Other machine learning for healthcare applications can benefit from this equity analysis. We showed that regardless of model type, the Blind resampling method resulted in inequitable suicide classification for different racial/ethnic groups. Our findings suggest that sensitive group representation should be considered as a type of class imbalance that must be rectified before model training takes place. While we have focused here on racial/ethnic group membership, the Separate or Equity resampling methods can be directly applied to other sensitive categories. We hypothesise that in other problem domains and applications, one can improve prediction equity either by building separate models, or by using equity-directed resampling. When separation of data by sensitive group results in sample sizes too small to train machine learning models, equity-directed resampling may still be viable.

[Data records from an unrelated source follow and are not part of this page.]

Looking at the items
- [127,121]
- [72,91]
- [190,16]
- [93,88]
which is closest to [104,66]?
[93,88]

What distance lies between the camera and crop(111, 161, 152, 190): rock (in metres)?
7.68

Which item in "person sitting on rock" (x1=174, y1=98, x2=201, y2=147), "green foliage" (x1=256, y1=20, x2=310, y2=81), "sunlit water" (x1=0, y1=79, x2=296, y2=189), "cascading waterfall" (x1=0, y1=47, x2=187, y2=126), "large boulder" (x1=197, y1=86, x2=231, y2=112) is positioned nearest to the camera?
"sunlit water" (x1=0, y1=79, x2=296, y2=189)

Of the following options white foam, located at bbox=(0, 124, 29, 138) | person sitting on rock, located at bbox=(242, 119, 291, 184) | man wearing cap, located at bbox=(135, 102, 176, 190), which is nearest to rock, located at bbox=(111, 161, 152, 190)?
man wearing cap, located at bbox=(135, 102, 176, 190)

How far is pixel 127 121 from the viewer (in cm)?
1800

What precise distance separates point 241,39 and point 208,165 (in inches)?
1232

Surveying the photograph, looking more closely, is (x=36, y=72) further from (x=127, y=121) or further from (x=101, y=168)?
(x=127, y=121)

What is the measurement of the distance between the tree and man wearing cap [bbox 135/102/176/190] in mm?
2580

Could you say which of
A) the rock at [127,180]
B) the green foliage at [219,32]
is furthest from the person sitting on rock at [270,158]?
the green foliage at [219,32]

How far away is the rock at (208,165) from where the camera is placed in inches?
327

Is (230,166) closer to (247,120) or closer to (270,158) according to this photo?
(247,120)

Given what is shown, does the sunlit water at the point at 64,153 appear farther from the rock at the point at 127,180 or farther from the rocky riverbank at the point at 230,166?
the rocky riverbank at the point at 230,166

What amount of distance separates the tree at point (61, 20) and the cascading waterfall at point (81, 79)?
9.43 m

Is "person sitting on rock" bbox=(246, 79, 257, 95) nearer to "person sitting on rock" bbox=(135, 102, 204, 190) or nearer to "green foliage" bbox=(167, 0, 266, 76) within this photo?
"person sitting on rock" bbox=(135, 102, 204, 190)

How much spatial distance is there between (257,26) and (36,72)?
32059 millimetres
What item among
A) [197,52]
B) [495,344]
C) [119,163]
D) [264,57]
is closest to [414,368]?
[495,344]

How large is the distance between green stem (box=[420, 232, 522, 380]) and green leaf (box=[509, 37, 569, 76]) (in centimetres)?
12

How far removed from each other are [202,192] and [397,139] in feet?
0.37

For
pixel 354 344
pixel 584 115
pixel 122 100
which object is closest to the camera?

This study also has limitations. First, as with all machine learning models, the finalised predictions are intended to complement (rather than substitute for) human judgement. As with other technology (eg, medical imaging), practitioners may require additional explanation/interpretation of what the models do internally, to trust and apply their predictions in a beneficial way. Though we address algorithmic fairness, we should not expect purely technological solutions to address systemic inequities in the healthcare system.13 These inequities may cause unequal mislabeling of suicides by race/ethnicity, affecting the quality of the linked data we analyse, and thereby reducing the true generalisability of our models to real-world settings.18 Within the algorithmic fairness context, while our equity-resampled models achieve predictive equality across racial/ethnic groups, recorded membership in these groups is not always accurate. Additionally, patients potentially belong to many vulnerable groups (via their socioeconomic status, disability status, Veteran status, etc); further resampling/stratification may be needed to achieve algorithmic fairness with respect to all such groups. In some cases, for instance, if sample sizes are too small, achieving the equal opportunity standard may not be possible. Finally, because we have trained our models only on data from California residents in specific years, we cannot be sure that the trained models themselves will generalise to other locations and time periods. However, the techniques we describe could be applied to construct analogous models given sufficient data from other locations.

Conclusion

When building suicide prediction models using highly imbalanced data sets, resampling is necessary. However, blind resampling can negatively impact model performance for minority groups. Applying either of two resampling methods, we develop predictive models that have reduced prediction inequity across racial/ethnic groups.